■ Exercise brief:
Everything from the first line of the records below through the line containing "common name: olive baboon" is to be retyped exactly; leave out the rest.

■ Provided information:
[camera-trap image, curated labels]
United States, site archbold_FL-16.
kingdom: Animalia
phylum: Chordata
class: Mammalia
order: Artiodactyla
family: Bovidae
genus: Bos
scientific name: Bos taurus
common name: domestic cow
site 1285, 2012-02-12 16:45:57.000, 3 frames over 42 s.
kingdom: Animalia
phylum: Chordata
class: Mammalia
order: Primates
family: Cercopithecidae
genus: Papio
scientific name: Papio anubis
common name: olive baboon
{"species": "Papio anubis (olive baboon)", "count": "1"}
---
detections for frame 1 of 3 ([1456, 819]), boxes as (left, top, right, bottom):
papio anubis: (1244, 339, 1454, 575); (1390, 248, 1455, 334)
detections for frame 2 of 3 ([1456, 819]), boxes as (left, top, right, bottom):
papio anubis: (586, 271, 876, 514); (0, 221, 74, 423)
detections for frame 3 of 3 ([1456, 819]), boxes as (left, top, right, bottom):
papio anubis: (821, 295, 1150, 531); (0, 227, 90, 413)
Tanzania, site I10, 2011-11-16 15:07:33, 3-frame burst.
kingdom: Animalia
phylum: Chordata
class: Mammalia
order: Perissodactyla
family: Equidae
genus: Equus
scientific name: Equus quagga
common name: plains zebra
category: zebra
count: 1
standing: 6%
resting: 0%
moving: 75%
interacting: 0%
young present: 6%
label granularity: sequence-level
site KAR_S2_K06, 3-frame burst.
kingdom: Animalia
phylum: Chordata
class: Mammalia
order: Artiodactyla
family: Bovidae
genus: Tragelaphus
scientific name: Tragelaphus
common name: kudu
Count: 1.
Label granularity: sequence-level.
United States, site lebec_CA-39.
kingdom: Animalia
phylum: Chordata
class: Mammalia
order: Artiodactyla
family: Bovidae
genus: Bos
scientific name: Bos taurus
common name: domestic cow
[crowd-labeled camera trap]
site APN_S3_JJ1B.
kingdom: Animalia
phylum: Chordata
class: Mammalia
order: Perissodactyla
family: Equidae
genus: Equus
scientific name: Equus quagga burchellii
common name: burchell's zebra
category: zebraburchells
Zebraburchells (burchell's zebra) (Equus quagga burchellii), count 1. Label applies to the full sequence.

■ Task response:
[camera-trap image, curated labels]
United States, site archbold_FL-16.
kingdom: Animalia
phylum: Chordata
class: Mammalia
order: Artiodactyla
family: Bovidae
genus: Bos
scientific name: Bos taurus
common name: domestic cow
site 1285, 2012-02-12 16:45:57.000, 3 frames over 42 s.
kingdom: Animalia
phylum: Chordata
class: Mammalia
order: Primates
family: Cercopithecidae
genus: Papio
scientific name: Papio anubis
common name: olive baboon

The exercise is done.